5/12. Hostilement dressée face à la mer
Toutes ces nouvelles connexions qui se forment dans notre cerveau en présence de l’inconnu. Est-ce qu’on ne doit pas s’habituer à modifier inconsciemment un nombre incalculable de paramètres dans le seul but de percevoir ce nouveau visage, ces gestes inédits, ce son de la voix inimitable aussi, et simplement pour ne pas confondre l’inconnu avec quelqu’un d’autre. Tout notre être entraîné à son insu dans cette nouvelle manière de voir et de percevoir.
L’extrait ci-dessus porte le numéro 112 d’un roman qui comprend 133 fragments. Les lecteurs du (trop) rare Sébastien Brebel savent combien celui-ci aime les espaces clos. Une voiture sert de refuge au narrateur de Place Forte [1] , un immeuble à celui du Fauteuil de Bacon [2] . Tout naturellement alors nous entrons cette fois-ci dans une villa, inquiétante et labyrinthique, mouvante et floue. Une villa qui n’en est peut-être pas une. Une villa inhabitable.

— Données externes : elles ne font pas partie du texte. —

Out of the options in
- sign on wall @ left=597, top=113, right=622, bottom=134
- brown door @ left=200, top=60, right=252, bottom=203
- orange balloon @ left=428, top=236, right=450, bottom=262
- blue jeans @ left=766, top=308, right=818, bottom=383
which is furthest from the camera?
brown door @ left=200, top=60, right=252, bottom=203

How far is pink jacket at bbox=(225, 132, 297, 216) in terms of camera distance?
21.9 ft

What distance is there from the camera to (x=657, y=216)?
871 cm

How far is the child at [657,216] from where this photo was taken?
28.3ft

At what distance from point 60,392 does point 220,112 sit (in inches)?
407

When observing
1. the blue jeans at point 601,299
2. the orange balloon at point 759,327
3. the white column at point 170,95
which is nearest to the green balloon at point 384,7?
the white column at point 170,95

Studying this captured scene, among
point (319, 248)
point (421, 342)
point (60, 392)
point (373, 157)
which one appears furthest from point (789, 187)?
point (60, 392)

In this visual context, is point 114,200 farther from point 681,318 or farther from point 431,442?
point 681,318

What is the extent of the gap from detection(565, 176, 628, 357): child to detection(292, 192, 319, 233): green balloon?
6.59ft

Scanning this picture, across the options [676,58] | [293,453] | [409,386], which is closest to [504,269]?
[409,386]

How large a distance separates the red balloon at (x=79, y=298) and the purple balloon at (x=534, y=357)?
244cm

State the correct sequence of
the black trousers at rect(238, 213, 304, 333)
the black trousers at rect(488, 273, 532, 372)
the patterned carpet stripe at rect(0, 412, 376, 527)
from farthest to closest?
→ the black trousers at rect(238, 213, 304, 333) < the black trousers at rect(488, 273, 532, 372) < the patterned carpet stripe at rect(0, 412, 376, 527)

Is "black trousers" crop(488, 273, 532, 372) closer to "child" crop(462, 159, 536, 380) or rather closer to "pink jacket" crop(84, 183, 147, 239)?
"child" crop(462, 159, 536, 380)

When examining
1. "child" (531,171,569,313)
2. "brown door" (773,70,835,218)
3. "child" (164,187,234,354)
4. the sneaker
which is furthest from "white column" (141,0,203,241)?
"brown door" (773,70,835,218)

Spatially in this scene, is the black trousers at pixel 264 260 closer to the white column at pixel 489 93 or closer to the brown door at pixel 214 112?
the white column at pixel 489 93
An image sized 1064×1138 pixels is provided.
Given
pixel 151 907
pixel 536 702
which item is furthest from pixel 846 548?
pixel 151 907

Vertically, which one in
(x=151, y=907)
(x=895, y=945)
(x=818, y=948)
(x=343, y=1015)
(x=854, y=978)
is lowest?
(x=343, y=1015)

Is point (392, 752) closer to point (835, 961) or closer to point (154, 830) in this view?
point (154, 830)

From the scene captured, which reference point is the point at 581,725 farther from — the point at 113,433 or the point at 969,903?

Une maison qui était trop grande pour eux, pensait-elle souvent, et qui les empêchait de communiquer normalement et de vivre normalement. C’est seulement quand nous connaissons chaque pièce d’une maison et que nous pouvons situer chacune de ces pièces par rapport aux autres que nous pouvons l’habiter, pas avant, avait dit ma mère. Habiter une maison dont nous ignorons combien elle contient de pièces était humainement impossible, vivre dans une telle maison devenait dans un délai extrêmement court une cause de maladie. Le mauvais état de la villa rendait plus pénible encore leur séjour, la villa présentait tous les symptômes de la dégradation et dans son état actuel elle avait toutes les caractéristiques et tous les inconvénients d’une villa abandonnée et délabrée.
Le narrateur de Villa Bunker reçoit des lettres, les lettres de ses parents qui viennent d’acheter une villa juchée sur une falaise. On suppose le couple aisé qui profite de la retraite pour emménager en bord de mer. Seulement, dès le premier pas, la villa se montre hostile, secrètement opposé à tout séjour, écrit la mère dans l’une de ses lettres. La villa résiste. La lutte que les parents vont mener contre la villa est vue au travers d’un double filtre : la mère l’écrit au fils qui lit parfois distraitement – et parfois préfère les jeter – les lettres.
Et je m’étais mis à attendre ces lettres, tout en sachant que leur lecture finirait par me nuire et finalement me rendre malade. Je connaissais le pouvoir annihilant de ces lettres.
Si – avec une grande habileté – le roman évite toute allusion au thème de la maison hantée, c’est pour mieux déporter la hantise : ici, c’est le fils qui est hanté, hanté par l’histoire de ses parents, hanté par une villa qu’il ne connaît pas, hanté par sa propre impuissance à répondre en retour (tout comme à écrire la moindre ligne d’une thèse qu’il est supposé préparer).
Ce qui se trame dans la villa est d’un autre ordre : les cloisons semblent bouger, des pièces apparaissent et disparaissent, la mère s’installe dans le salon alors que le père se cloître dans une tour, des objets bougent, tout ces événements précédent l’apparition d’un enfant.
Et la mère va décrire dans ses lettres comment elle tente d’apprivoiser cet étrange occupant clandestin de la villa.
Et – avançant dans la pénombre du roman – on en vient à se demander si l’architecture de la villa n’obéit pas, avant tout, aux lois de la mémoire (une étrange pièce centrale verrouillée apparaît comme la partie la plus inconsciente de l’esprit, le ça freudien ?). On se souvient que dans le premier roman de Sébastien Brebel, la carrosserie d’une automobile était surtout l’os d’un crâne.
Et l’on n’en dira pas plus de cette histoire, laissant chaque lecteur s’approprier cette histoire qui procède par accumulation de touches subtiles, par ressassement d’une langue inquiétante. Disons en conclusion que l’on referme la porte de la villa en emportant avec soi beaucoup de questions,
questions qui donnent envie de frapper de nouveau à la porte de la villa.